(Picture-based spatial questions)
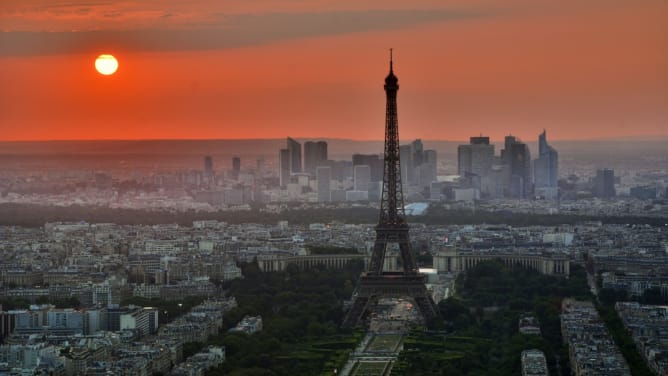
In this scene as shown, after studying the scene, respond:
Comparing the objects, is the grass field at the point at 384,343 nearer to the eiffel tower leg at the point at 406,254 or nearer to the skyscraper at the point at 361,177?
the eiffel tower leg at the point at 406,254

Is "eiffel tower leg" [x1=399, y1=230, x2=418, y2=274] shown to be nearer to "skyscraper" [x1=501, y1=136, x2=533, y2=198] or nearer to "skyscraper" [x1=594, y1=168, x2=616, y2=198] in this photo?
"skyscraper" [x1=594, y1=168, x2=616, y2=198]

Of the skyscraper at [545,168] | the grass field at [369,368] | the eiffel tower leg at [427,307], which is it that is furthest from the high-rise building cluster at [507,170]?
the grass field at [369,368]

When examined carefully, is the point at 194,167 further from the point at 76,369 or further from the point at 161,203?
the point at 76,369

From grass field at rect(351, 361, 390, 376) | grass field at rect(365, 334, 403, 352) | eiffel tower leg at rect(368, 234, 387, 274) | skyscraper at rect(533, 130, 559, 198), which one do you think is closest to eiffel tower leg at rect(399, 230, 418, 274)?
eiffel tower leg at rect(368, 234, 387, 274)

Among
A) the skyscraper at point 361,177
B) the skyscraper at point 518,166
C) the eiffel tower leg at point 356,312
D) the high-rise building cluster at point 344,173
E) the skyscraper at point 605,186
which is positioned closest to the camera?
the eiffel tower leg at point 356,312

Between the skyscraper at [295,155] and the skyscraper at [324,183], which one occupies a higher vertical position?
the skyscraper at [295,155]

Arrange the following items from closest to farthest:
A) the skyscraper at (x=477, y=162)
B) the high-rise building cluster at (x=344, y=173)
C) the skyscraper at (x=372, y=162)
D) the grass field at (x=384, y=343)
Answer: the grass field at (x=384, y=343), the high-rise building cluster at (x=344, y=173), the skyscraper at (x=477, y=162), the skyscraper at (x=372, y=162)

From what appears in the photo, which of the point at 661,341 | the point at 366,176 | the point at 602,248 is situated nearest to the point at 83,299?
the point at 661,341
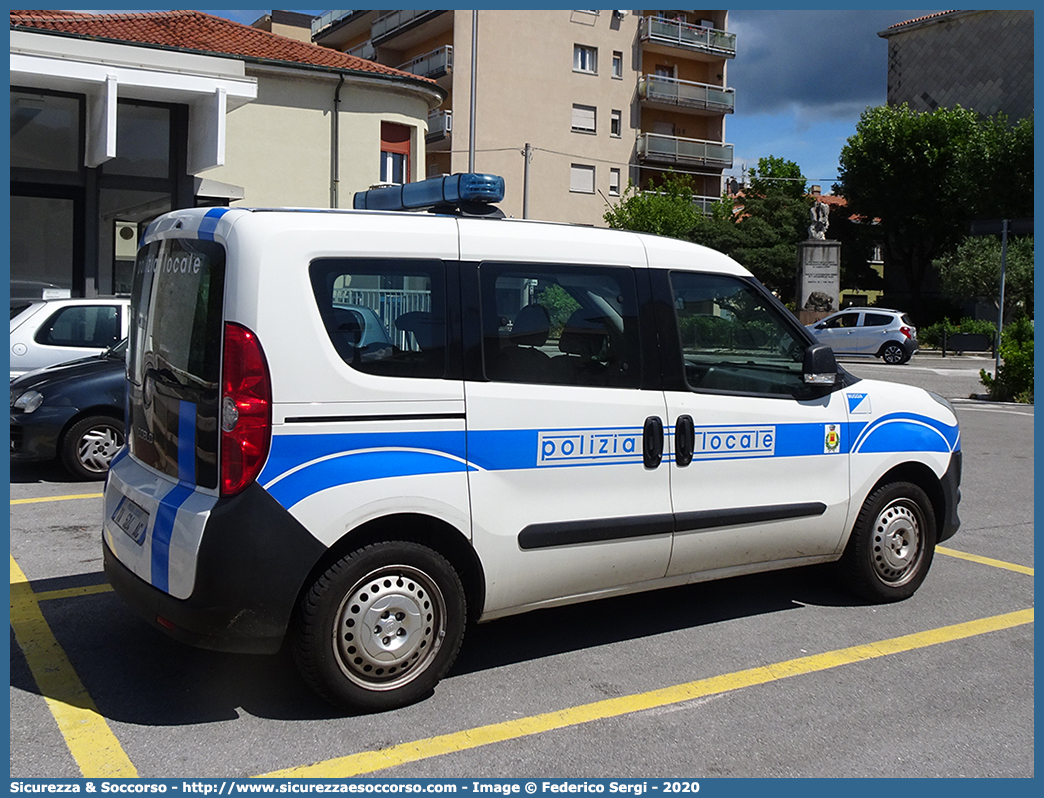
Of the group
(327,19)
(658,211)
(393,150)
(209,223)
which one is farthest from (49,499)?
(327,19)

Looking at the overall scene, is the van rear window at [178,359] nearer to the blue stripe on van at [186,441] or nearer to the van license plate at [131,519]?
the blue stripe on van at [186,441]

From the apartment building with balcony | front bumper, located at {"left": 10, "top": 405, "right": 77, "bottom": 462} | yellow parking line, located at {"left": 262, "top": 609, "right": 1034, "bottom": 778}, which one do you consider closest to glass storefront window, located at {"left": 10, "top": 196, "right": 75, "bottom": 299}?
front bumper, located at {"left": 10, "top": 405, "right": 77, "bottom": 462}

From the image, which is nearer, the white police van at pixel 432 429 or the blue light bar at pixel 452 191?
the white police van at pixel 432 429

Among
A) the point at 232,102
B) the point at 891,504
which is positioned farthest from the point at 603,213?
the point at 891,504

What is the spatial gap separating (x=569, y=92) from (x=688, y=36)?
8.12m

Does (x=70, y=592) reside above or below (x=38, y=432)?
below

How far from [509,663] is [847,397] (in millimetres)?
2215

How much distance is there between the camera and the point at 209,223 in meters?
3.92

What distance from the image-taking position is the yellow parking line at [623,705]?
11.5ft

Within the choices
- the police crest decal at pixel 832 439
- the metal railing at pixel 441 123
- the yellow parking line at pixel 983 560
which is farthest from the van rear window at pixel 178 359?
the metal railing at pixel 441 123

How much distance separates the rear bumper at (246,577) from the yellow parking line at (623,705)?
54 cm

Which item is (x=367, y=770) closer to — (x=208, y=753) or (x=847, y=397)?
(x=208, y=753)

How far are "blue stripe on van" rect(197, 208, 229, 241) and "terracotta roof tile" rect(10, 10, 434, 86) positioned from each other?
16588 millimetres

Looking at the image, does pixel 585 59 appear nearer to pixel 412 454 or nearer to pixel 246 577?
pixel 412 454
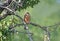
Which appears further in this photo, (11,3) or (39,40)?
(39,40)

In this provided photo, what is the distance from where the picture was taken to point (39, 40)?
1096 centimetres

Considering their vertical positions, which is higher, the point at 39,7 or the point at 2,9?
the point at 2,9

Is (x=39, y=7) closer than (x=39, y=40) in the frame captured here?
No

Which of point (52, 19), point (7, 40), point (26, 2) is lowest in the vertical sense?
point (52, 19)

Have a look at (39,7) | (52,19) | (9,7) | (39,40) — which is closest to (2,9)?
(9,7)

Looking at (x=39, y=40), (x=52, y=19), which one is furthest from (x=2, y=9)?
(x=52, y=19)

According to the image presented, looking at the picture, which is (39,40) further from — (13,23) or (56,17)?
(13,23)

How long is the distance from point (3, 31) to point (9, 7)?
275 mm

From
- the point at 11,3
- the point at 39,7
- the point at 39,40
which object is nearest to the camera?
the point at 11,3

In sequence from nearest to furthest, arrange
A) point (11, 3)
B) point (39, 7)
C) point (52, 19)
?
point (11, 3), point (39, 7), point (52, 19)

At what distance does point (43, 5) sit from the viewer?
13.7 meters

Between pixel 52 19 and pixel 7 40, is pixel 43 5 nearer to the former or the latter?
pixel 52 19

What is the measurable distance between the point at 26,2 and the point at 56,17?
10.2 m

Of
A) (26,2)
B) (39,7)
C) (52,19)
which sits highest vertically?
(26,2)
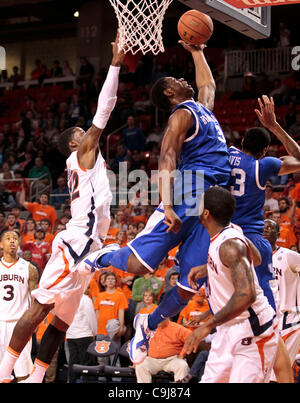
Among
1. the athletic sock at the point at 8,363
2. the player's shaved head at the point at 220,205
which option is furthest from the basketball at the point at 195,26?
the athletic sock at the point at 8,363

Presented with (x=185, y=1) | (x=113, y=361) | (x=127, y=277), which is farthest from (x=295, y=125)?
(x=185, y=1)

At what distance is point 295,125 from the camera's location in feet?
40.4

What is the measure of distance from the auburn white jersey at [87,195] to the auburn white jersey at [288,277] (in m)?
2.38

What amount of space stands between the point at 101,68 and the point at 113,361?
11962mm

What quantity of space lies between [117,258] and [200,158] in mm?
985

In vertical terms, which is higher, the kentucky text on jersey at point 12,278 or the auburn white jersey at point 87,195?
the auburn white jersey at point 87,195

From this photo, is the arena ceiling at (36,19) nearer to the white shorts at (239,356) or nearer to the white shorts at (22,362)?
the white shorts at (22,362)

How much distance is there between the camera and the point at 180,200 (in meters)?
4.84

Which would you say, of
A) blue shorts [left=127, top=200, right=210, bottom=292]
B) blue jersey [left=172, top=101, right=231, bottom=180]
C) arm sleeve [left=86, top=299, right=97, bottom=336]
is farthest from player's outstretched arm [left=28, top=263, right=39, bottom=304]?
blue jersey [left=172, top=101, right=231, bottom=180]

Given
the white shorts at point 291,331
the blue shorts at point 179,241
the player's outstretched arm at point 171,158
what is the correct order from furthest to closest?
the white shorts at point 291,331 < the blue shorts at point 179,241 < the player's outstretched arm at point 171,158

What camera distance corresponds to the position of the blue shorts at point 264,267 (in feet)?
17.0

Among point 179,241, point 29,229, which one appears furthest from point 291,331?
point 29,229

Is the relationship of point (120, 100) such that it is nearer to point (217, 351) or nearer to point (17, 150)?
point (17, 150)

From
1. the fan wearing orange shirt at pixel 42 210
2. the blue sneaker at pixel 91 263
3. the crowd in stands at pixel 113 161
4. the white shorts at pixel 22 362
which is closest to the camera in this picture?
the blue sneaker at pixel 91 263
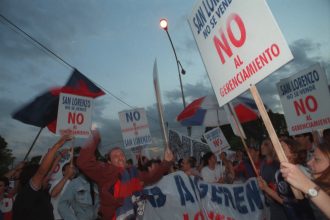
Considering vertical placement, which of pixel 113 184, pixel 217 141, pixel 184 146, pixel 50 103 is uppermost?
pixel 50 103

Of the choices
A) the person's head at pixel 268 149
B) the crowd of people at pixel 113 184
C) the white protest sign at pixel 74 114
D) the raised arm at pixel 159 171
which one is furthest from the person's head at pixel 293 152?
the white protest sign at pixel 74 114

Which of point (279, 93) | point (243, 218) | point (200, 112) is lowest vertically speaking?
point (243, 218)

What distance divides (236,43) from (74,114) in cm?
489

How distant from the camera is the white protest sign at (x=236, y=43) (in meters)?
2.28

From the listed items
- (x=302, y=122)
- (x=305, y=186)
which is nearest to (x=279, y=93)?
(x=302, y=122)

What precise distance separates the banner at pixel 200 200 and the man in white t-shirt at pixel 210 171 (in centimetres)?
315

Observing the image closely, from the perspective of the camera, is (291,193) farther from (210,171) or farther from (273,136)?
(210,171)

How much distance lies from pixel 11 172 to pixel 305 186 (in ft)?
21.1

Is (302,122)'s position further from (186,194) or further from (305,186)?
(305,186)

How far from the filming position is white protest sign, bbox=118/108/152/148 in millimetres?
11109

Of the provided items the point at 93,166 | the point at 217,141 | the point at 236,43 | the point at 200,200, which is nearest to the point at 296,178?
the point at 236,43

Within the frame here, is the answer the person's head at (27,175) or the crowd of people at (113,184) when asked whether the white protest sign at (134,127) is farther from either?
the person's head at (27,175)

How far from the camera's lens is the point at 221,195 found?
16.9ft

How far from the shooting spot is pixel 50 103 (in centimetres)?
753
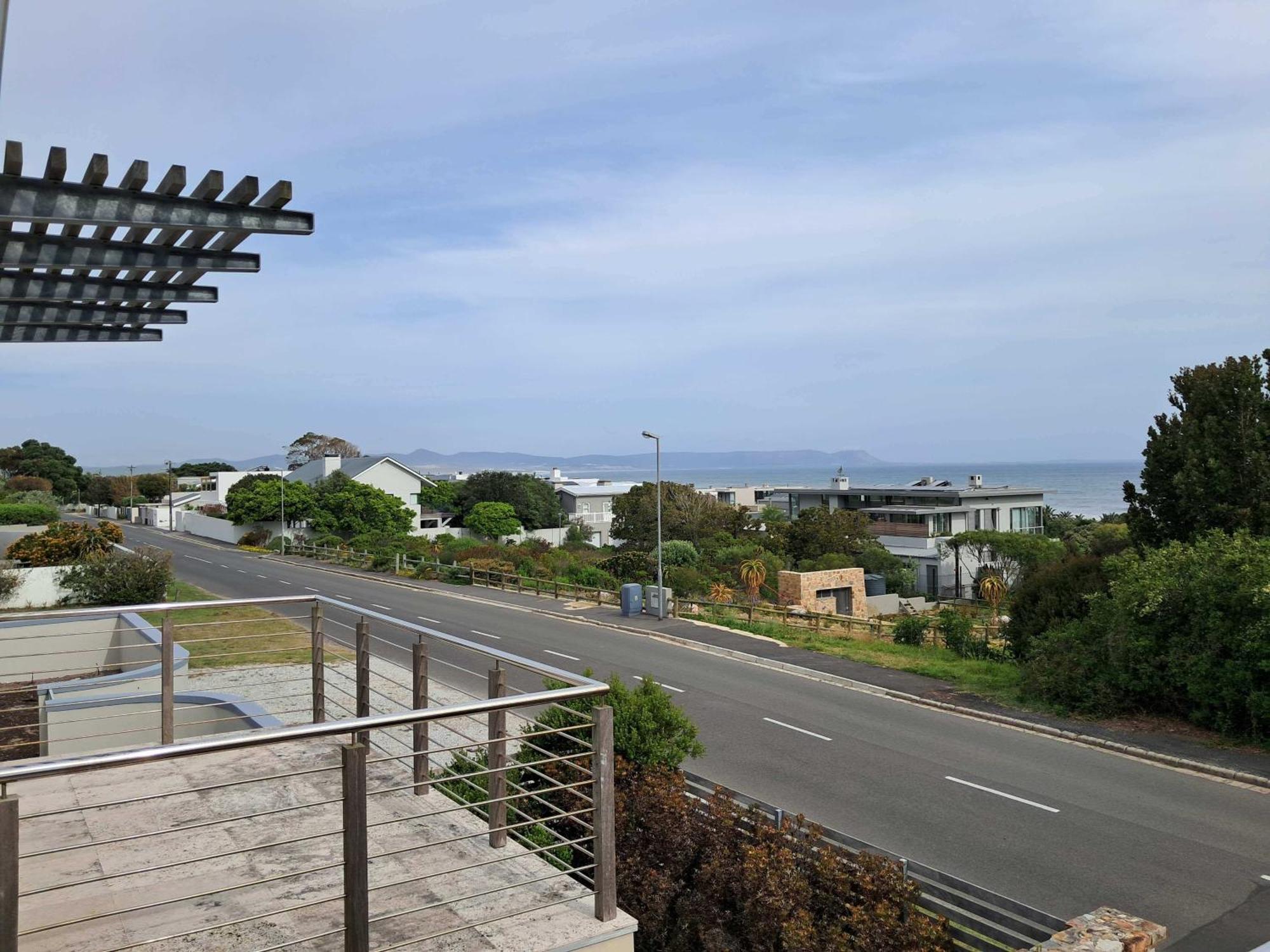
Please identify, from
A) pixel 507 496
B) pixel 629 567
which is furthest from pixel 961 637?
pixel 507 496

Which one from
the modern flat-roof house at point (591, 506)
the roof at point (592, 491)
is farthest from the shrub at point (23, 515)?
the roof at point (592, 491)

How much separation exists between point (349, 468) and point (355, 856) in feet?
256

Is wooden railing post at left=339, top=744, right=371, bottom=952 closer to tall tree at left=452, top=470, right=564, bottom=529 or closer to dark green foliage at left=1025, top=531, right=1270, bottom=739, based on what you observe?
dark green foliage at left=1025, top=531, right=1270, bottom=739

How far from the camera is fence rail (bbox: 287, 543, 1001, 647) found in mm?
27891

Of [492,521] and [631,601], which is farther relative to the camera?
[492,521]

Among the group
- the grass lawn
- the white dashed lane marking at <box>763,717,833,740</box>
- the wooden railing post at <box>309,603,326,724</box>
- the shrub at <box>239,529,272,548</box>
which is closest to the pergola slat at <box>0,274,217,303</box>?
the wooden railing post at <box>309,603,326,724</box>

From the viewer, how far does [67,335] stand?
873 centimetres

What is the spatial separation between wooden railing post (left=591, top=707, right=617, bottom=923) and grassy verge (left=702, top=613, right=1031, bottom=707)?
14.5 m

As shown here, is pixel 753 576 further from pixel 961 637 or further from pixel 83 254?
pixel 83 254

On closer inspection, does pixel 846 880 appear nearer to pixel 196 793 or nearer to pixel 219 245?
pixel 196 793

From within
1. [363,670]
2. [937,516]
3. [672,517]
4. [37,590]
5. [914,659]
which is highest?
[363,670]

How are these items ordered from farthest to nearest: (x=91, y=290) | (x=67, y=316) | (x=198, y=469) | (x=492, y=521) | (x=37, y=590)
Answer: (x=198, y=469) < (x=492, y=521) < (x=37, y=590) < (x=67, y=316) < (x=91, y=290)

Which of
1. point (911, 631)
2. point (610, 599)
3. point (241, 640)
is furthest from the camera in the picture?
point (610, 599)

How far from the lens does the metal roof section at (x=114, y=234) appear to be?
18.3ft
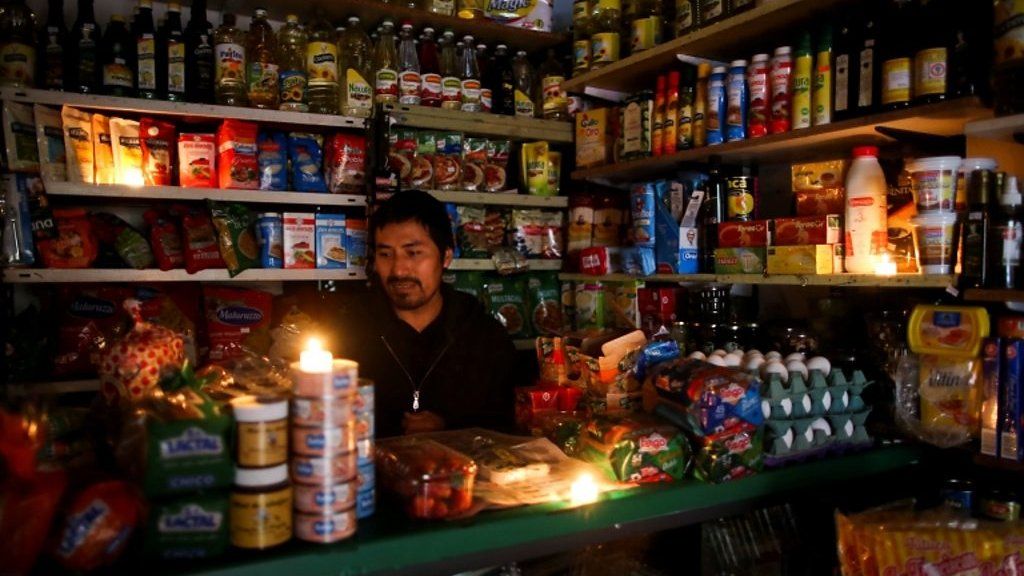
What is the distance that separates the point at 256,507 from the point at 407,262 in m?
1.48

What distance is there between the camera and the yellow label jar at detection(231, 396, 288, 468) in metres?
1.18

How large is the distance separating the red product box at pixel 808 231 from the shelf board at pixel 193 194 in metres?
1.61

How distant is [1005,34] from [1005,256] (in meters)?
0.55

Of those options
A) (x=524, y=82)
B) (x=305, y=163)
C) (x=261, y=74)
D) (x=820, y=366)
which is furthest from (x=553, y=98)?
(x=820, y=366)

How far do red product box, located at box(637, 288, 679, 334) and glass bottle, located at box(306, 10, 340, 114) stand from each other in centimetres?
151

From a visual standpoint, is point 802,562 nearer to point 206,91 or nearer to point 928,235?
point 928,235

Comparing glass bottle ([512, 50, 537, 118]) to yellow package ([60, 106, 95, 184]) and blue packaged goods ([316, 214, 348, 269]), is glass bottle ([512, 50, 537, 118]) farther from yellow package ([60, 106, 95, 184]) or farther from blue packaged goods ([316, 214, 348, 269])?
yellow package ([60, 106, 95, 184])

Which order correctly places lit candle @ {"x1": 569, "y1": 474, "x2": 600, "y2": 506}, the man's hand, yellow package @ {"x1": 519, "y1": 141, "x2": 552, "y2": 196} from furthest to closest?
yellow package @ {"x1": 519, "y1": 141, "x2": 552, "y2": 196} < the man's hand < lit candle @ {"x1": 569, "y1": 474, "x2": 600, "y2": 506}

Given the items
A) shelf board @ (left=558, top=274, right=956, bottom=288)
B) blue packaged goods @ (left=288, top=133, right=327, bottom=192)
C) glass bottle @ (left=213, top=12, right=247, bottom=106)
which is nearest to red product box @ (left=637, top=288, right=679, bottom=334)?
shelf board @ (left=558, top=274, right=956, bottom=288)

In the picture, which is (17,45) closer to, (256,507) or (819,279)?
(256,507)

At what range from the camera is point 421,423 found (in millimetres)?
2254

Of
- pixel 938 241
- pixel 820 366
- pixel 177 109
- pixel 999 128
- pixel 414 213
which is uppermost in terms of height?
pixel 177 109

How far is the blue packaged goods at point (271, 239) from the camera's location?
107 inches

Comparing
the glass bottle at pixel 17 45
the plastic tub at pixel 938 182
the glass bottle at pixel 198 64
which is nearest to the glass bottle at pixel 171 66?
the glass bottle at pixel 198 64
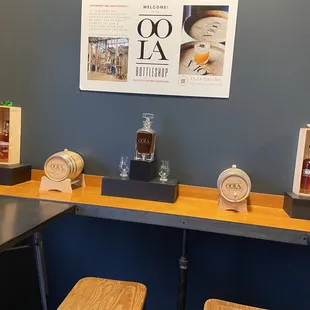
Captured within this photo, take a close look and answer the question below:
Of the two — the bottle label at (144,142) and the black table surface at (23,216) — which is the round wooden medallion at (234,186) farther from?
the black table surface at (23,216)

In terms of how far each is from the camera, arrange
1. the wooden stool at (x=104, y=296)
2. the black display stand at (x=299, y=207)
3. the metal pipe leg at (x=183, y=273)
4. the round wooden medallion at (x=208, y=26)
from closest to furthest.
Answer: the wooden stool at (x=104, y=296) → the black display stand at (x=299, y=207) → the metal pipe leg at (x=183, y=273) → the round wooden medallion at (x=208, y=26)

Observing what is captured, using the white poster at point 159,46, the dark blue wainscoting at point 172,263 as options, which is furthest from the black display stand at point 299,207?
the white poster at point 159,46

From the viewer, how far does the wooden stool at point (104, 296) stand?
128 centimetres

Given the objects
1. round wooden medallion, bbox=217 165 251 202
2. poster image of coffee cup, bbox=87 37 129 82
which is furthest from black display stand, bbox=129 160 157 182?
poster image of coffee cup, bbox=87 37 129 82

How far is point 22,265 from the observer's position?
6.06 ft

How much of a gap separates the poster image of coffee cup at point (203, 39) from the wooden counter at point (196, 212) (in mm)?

Task instructions:
Take the lines from the one containing "From the viewer, how far does the" to the last line of the material above and write them out exactly.

Complete response:
From the viewer, how far does the wooden stool at point (104, 296) stand?
128 centimetres

Given the objects
1. round wooden medallion, bbox=217 165 251 202
2. poster image of coffee cup, bbox=87 37 129 82
which is furthest from black display stand, bbox=129 160 157 182?
poster image of coffee cup, bbox=87 37 129 82

How far is point 22,265 from the observer's position?
6.06 ft

How much of a gap separates the poster image of coffee cup at point (203, 39) from the wooden counter at point (196, 212) (in mm)?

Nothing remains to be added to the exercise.